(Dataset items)

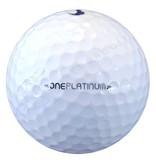 Nike One Platinum Lakeballs
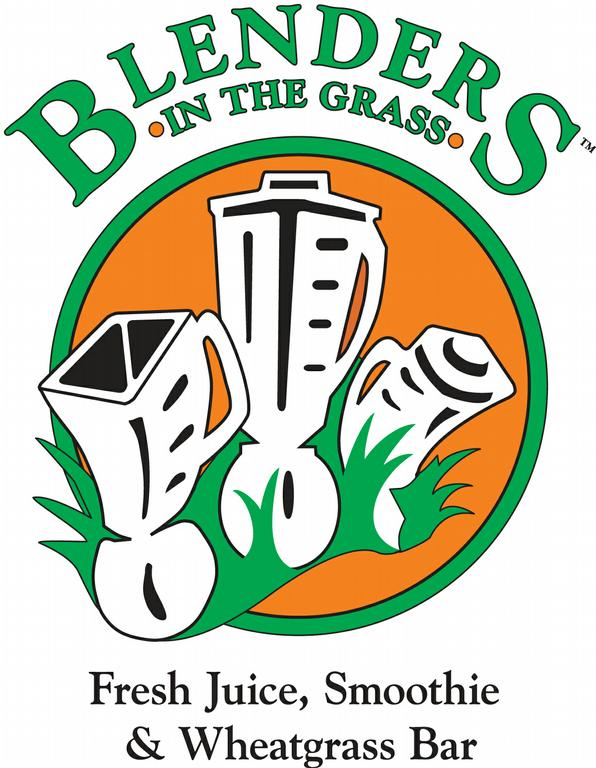 Blenders in the Grass logo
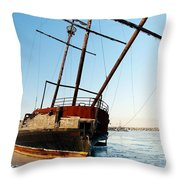 Derelict Faux Tall Ship Throw Pillow by Trever Miller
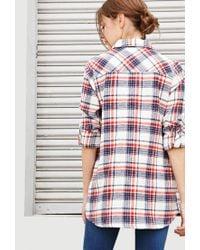 Forever 21 - Natural Tartan Plaid Shirt - Lyst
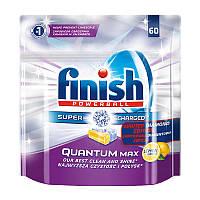 Таблетки для посудомоечной машины Finish Quantum Max Лимон, 60 шт.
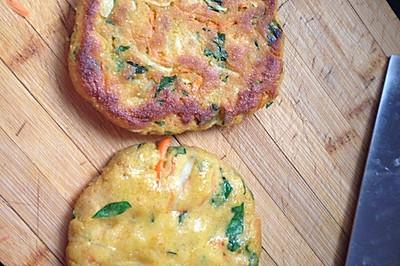 蔬菜玉米贴饼子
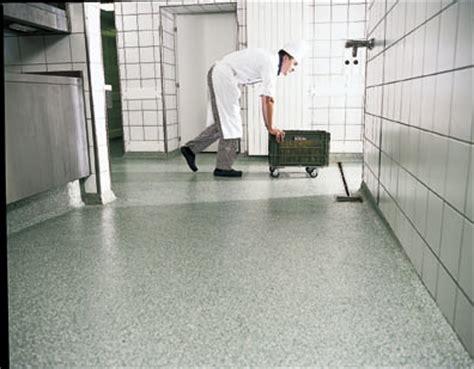 non slip kitchen flooring best flooring resistant to water floors with water 7115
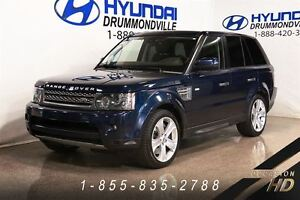 2011 Land Rover Range Rover Sport SUPERCHARGED + LUXURY + NAVI +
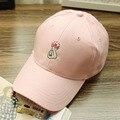 2016 Moda Bonés De Beisebol Coreano Engraçado Gráfico Bordar Coração Dedo Cap Gorras boné de Beisebol Snapback Chapéus Das Mulheres Dos Homens de Verão
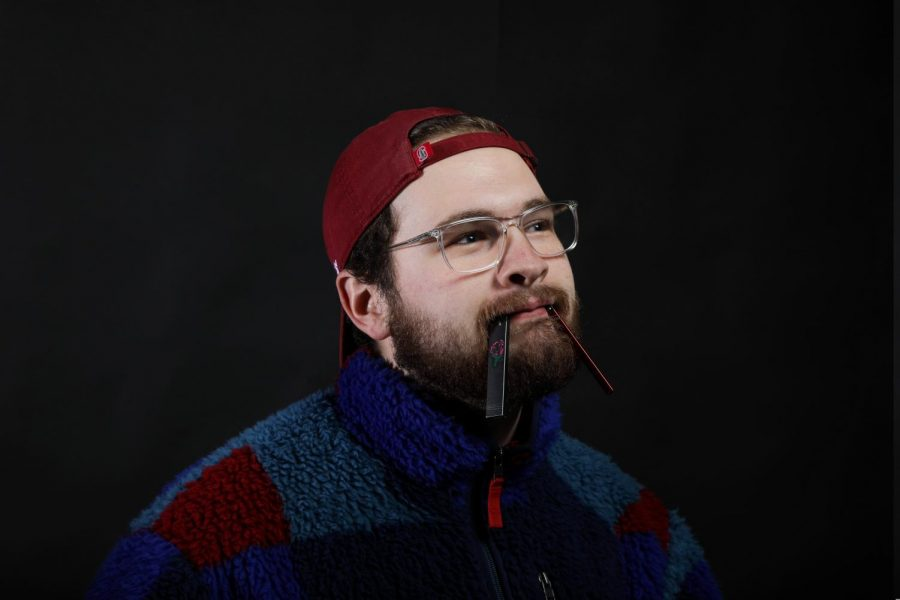 Electronic cigarettes have been around for years, but 2019 saw a Juul take over. Jacob Karaglanis and many students like him are among those former Juul-ers who are ditching the popular e-Cig.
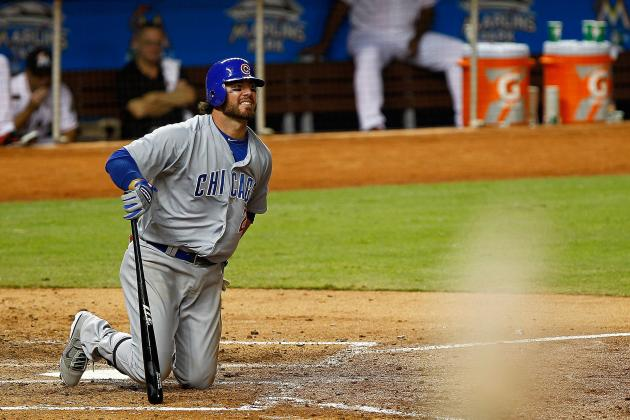 Chicago Cubs Welcome Ozzie Guillen Back Warmly, Marlins Win 5-2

# ASSIGNED TASK
Transcribe all data precisely. Pictures are not copied.

# TASK RESPONSE
 Nike One Platinum Lakeballs
 Blenders in the Grass logo
 Derelict Faux Tall Ship Throw Pillow by Trever Miller
 Forever 21 - Natural Tartan Plaid Shirt - Lyst
 Таблетки для посудомоечной машины Finish Quantum Max Лимон, 60 шт.
 蔬菜玉米贴饼子
 non slip kitchen flooring best flooring resistant to water floors with water 7115
 2011 Land Rover Range Rover Sport SUPERCHARGED + LUXURY + NAVI +
 2016 Moda Bonés De Beisebol Coreano Engraçado Gráfico Bordar Coração Dedo Cap Gorras boné de Beisebol Snapback Chapéus Das Mulheres Dos Homens de Verão
 Electronic cigarettes have been around for years, but 2019 saw a Juul take over. Jacob Karaglanis and many students like him are among those former Juul-ers who are ditching the popular e-Cig.
 Chicago Cubs Welcome Ozzie Guillen Back Warmly, Marlins Win 5-2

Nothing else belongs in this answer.